━━━━━ Quoted passage

Labour tried to govern, but the Unions rode over every move they made, because the Unions knew weakness, and knew how to exploit it, and with virtually no Law to stop them, they sent out the ‘flying pickets’ to stop the coal trucks and oil tankers entering the Power Station gates, the electric generators began to slow, and the Government caved in and gave wage rises which, ultimately, could not be afforded. Wage claim followed wage claim, and what the nurses got, the shop workers wanted more. Chaos ruled, and then more strikes catapulted Britain into further ruin. Inflation was rampant; in total in 1979, 29,474,000 working days were lost in industrial disputes.
Corbyn can promise that he will borrow and spend, or rather as he terms it ‘invest’ in British infrastructure; and borrow ever more to spend to reduce a non-existent poverty, to remove the need for food banks, when the only ones to visit have spent the benefit cash, which should have gone on rent and food, but probably went on booze, gambling and more booze.For an updated primer on what happens when a Left-wing politician gains power, check out the record of one Sadiq Khan, Labour Mayor of London especially when it comes to Union negotiations. It is illuminating, if nothing else!
For a worthwhile look back at the disaster which was a Hard-Left-Wing Union-dominated Britain, try When the Lights went out; or, if you can find a copy, the better coverage of The Writing on the Wall, by Phillip Whitehead. Either book, any relevant online history, they will tell you the truth, of the disaster which was a Britain governed (ha!) by Labour in the Seventies, before we were saved by a woman; a proud Briton, a brave politician; Margaret Thatcher was that woman.

━━━━━━━━━━
━━━━━ Supplied material

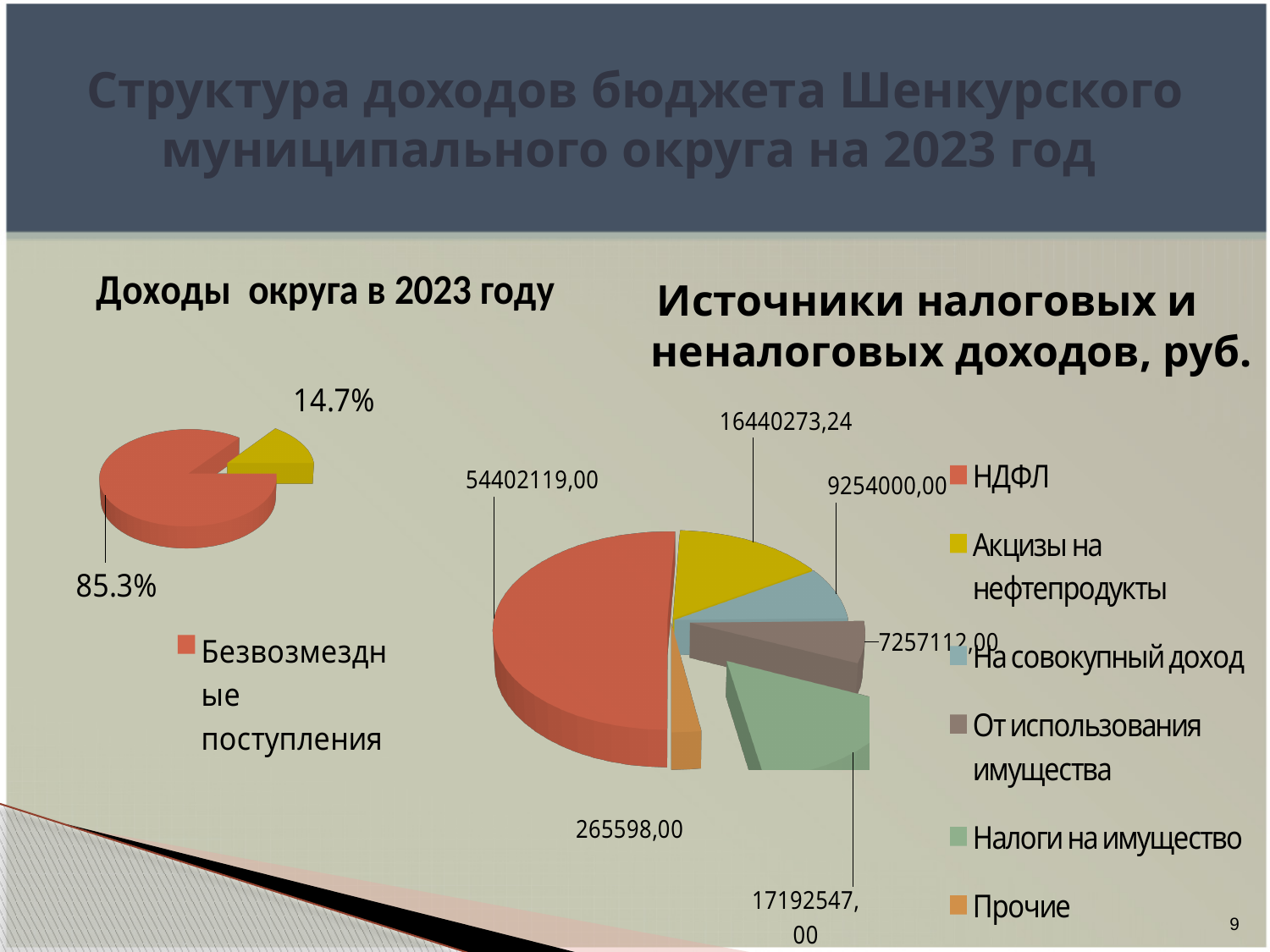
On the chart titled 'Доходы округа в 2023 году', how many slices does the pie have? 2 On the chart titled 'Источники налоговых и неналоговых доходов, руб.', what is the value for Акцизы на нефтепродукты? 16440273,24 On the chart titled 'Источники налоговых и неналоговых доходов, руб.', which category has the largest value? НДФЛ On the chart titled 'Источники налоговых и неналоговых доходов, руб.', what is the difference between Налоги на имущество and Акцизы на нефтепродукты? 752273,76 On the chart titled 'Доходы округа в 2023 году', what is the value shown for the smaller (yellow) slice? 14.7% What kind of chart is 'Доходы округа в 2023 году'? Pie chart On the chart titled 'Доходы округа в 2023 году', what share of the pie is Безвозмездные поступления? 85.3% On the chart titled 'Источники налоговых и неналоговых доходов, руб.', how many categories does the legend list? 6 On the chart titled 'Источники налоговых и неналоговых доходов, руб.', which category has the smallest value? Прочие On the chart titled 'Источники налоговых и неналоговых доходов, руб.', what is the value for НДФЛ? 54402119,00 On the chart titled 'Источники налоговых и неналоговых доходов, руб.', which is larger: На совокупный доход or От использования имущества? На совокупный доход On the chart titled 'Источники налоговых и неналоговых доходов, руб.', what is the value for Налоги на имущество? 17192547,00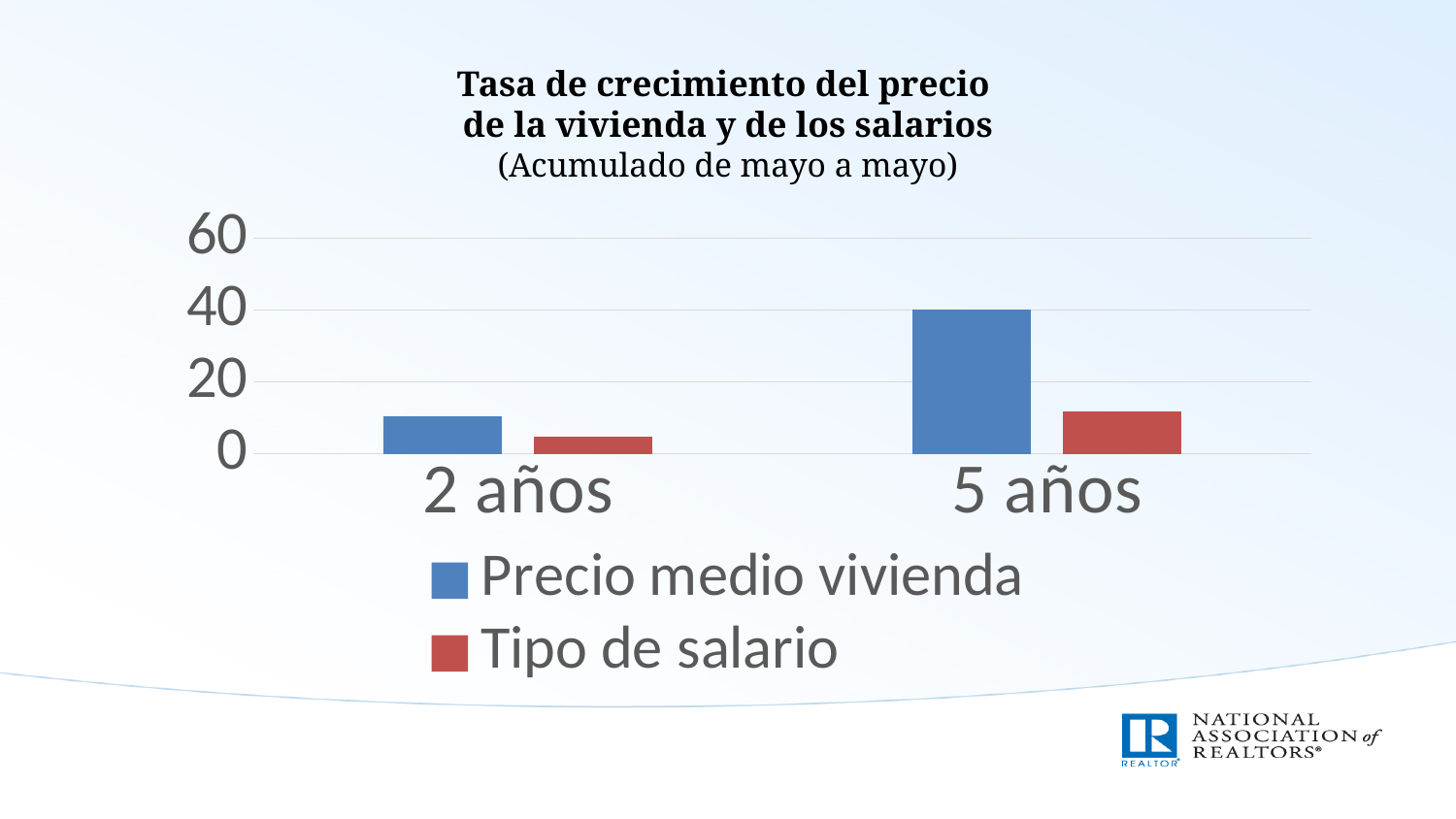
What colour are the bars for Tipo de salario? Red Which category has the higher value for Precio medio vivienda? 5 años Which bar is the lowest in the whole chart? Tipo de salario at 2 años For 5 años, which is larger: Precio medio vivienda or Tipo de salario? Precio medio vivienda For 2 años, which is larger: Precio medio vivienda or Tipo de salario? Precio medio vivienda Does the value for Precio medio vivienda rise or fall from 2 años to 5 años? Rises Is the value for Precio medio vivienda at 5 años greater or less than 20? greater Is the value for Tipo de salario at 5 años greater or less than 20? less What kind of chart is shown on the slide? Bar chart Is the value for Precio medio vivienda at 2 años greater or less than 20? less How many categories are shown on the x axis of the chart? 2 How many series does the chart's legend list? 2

━━━━━━━━━━
━━━━━ Supplied material

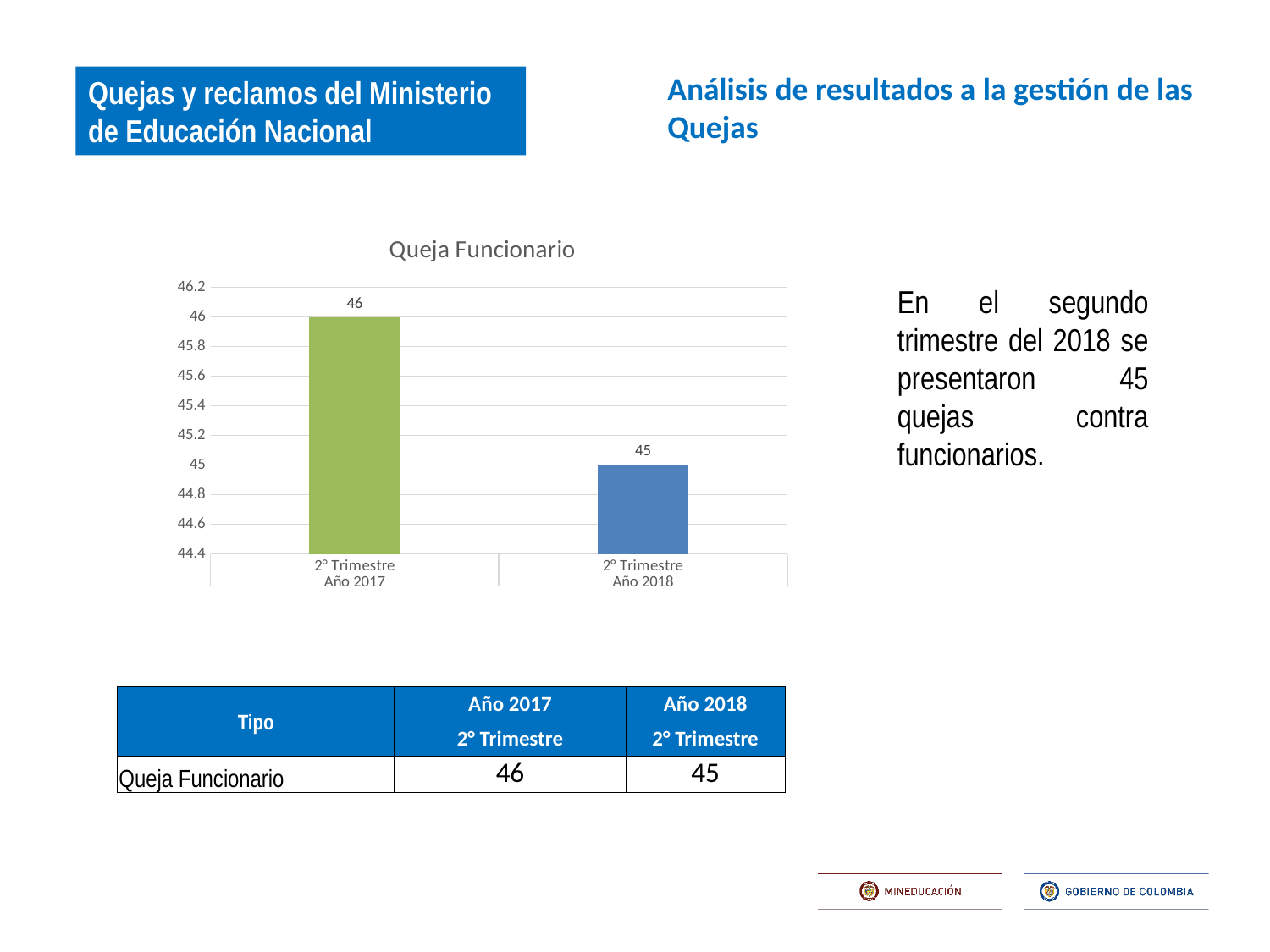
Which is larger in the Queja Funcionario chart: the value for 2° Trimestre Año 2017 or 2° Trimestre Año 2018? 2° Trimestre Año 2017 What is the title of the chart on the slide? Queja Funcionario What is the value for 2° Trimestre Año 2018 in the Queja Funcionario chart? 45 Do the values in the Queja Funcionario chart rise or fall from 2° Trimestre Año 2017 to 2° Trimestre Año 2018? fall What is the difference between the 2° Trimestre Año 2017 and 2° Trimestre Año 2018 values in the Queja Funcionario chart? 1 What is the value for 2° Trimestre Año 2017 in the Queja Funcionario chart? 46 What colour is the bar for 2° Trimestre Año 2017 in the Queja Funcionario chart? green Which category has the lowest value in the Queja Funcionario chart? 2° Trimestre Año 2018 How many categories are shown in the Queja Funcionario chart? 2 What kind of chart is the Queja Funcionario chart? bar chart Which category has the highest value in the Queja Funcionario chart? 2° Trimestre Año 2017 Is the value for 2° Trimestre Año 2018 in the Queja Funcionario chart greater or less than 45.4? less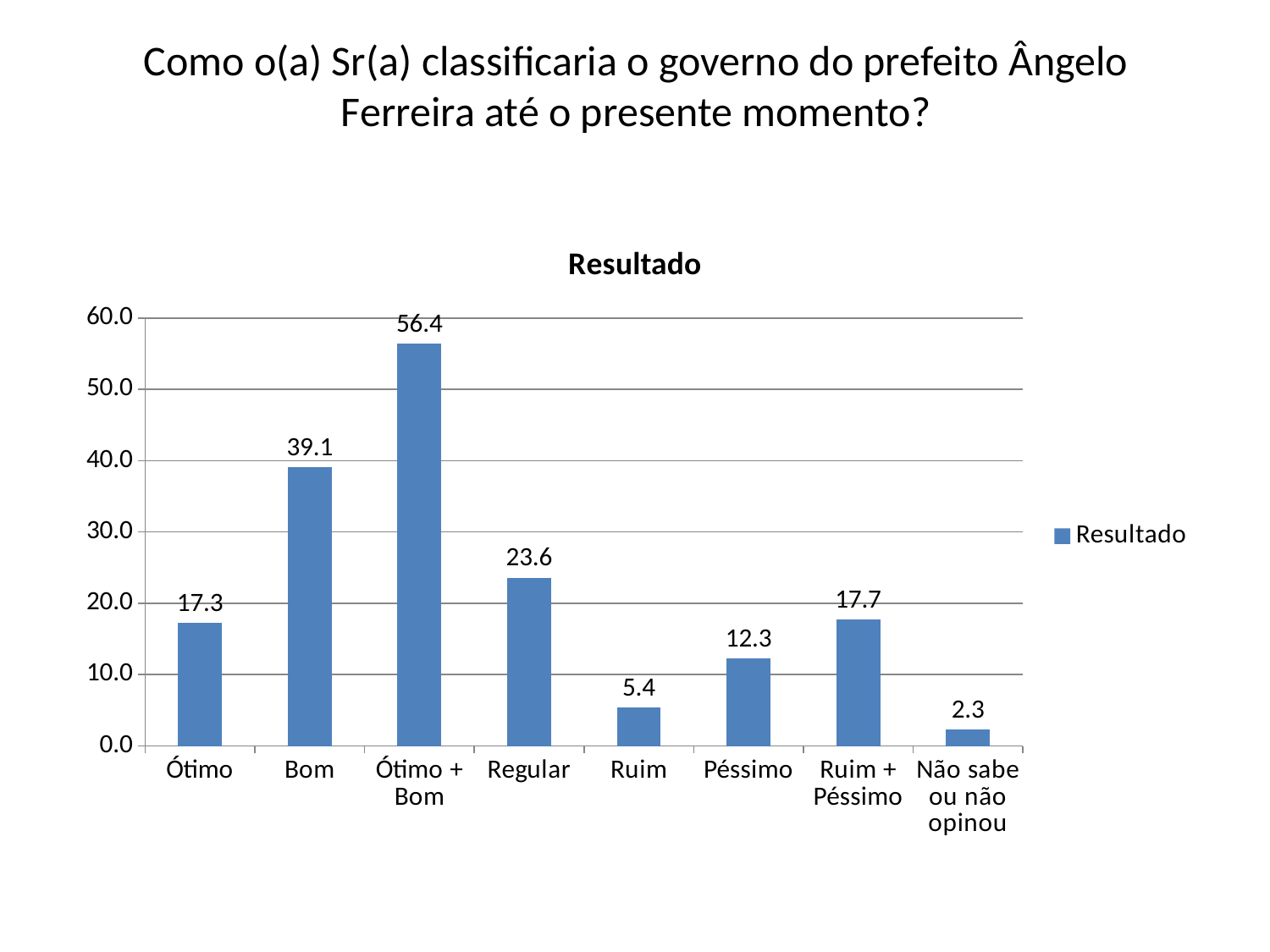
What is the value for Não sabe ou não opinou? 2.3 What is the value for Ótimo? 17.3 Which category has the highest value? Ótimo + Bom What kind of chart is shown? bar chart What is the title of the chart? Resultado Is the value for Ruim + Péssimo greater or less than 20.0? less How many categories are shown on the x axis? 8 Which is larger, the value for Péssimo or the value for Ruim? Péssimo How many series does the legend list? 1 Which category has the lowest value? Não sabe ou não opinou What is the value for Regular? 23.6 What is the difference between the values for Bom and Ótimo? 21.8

━━━━━━━━━━
━━━━━ Supplied material

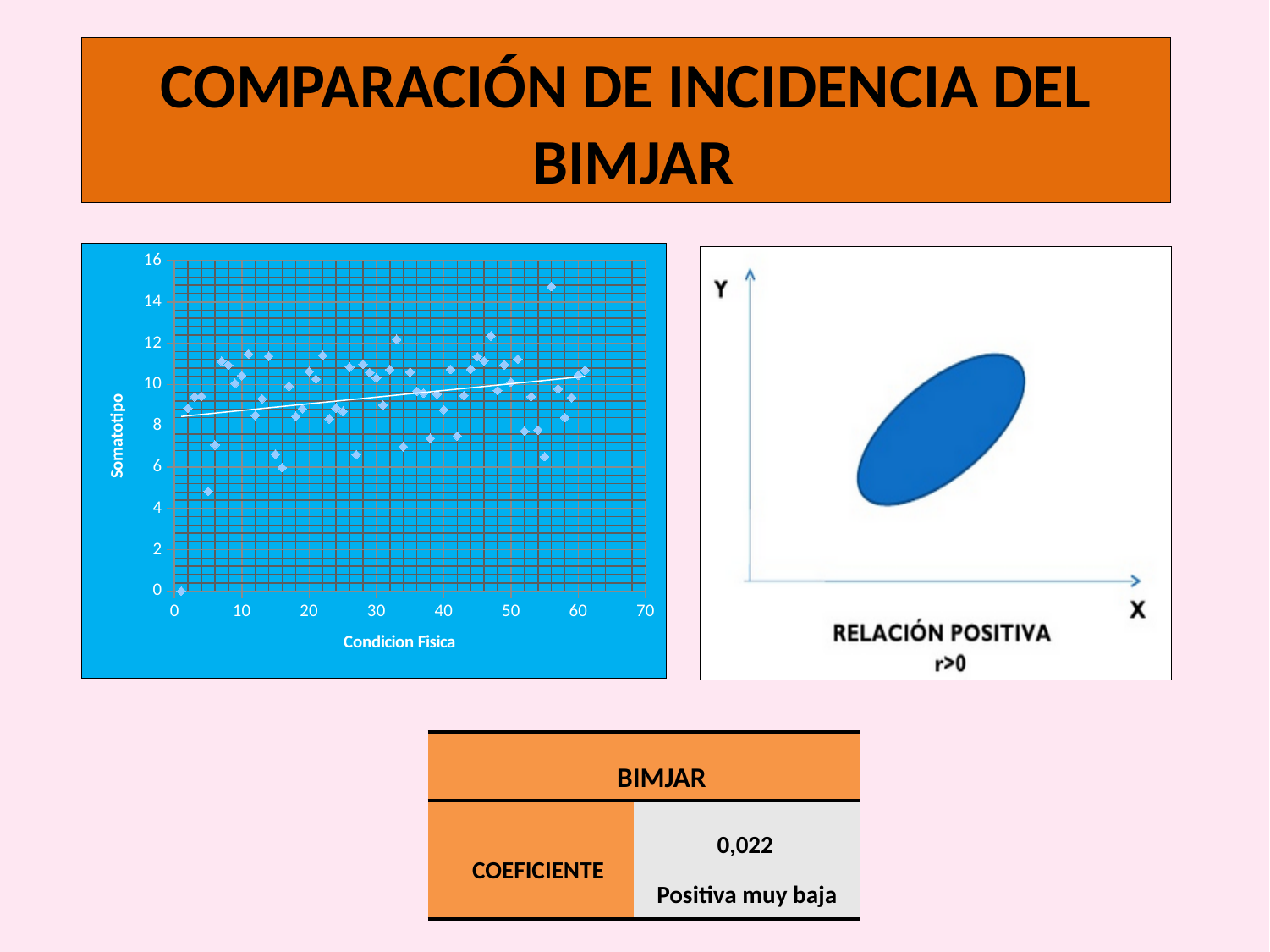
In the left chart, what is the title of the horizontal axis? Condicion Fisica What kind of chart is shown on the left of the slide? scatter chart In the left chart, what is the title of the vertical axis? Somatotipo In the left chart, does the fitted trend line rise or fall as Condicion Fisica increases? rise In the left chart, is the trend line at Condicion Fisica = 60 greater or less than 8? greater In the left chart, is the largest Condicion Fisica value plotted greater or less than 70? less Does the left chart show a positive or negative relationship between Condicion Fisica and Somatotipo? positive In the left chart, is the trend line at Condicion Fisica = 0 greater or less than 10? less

━━━━━━━━━━

= Aim of the exercise =
According to the passage above on Labour and the unions in the 1970s, why were the unions able to override every move the Labour government made? Answer in one to three sentences.

= Result for this exercise =
The unions recognized weakness and knew how to exploit it. There was also virtually no law to stop them, so they could send out flying pickets to keep coal trucks and oil tankers from entering power station gates.